*** AUSZUG

Knapp daneben

Nicht die angeblich neoliberale Umgestaltung der Bundesagentur ist zu kritisieren, sondern die spezifisch deutsche Form des Umbaus. von bernd beier

Die Kampagne »Agenturschluss« setzt den Hebel der Kritik an zwei Stellen an: Einerseits soll die Abgabe der Anträge auf ALG II verzögert werden bis zum 6. Dezember, um Chaos bei ihrer Bearbeitung zu erzeugen, zum anderen sollen am 3. Januar 2005 die »Arbeitsagenturen und Personal Service Agenturen lahmgelegt« werden, um etwa die Vermittlung in Ein-Euro-Jobs zu blockieren. Prima Sache, könnte man meinen, nun wird auch in und an der Institution selbst Kritik geübt.

******

**AUFGABE A:**
Beantworten Sie anhand des Auszugs über die Kampagne »Agenturschluss« folgende Fragen:
(i) Bis zu welchem Datum soll die Abgabe der Anträge auf ALG II verzögert werden?
(ii) An welchem Tag sollen die Arbeitsagenturen und Personal Service Agenturen lahmgelegt werden?
(iii) Was ist laut dem Satz unter der Überschrift statt der angeblich neoliberalen Umgestaltung der Bundesagentur zu kritisieren?

*** BEREITGESTELLTES MATERIAL

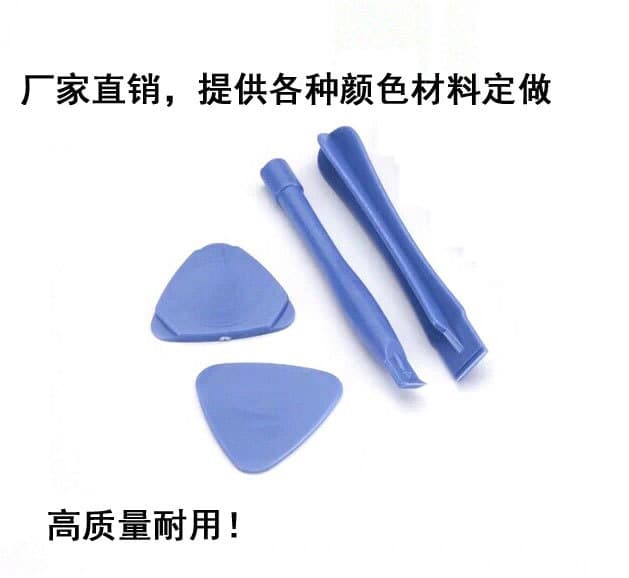 Apple Disassembly Tool Pry Bar - Triangle, Square, and Round Pry Bars for Phone Disassembly Wholesale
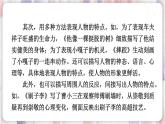 部编版五年级下册 第五单元 交流平台·初试身手·习作例文 PPT课件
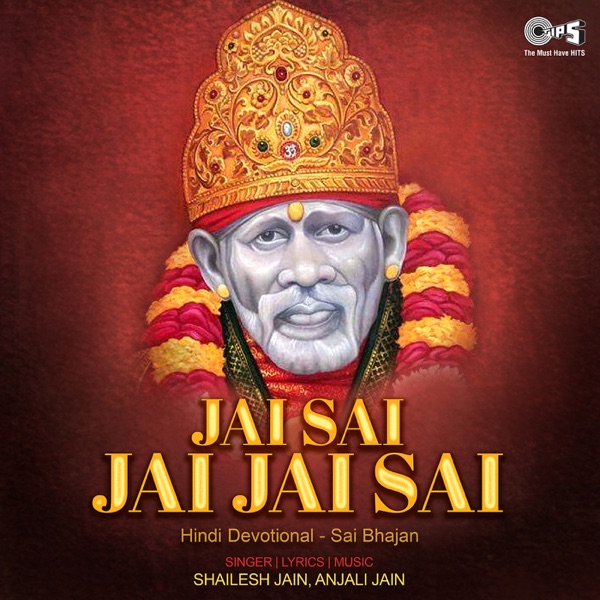 Jai Sai Jai Jai Sai (Sai Bhajan)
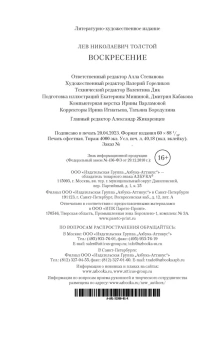 Лев Николаевич Толстой: Воскресение (илл. Л. Пастернака)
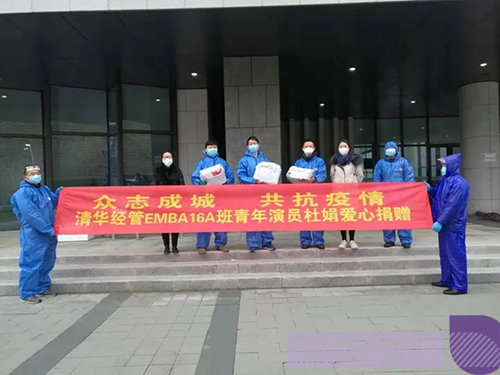 1582695364456317.jpeg 640-3.jpeg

******

**AUFGABE B:** Bearbeiten Sie alle Zeilen der Auflistung oben, indem Sie „Disassembly“ durch „Repair“ ersetzen und alles Übrige unverändert lassen. Geben Sie die Zeilen ohne die Bilder wieder.

**ANTWORTFELD A:**
(i) Bis zum 6. Dezember.
(ii) Am 3. Januar 2005.
(iii) Die spezifisch deutsche Form des Umbaus.

**ANTWORTFELD B:**
 Apple Repair Tool Pry Bar - Triangle, Square, and Round Pry Bars for Phone Repair Wholesale
 部编版五年级下册 第五单元 交流平台·初试身手·习作例文 PPT课件
 Jai Sai Jai Jai Sai (Sai Bhajan)
 Лев Николаевич Толстой: Воскресение (илл. Л. Пастернака)
 1582695364456317.jpeg 640-3.jpeg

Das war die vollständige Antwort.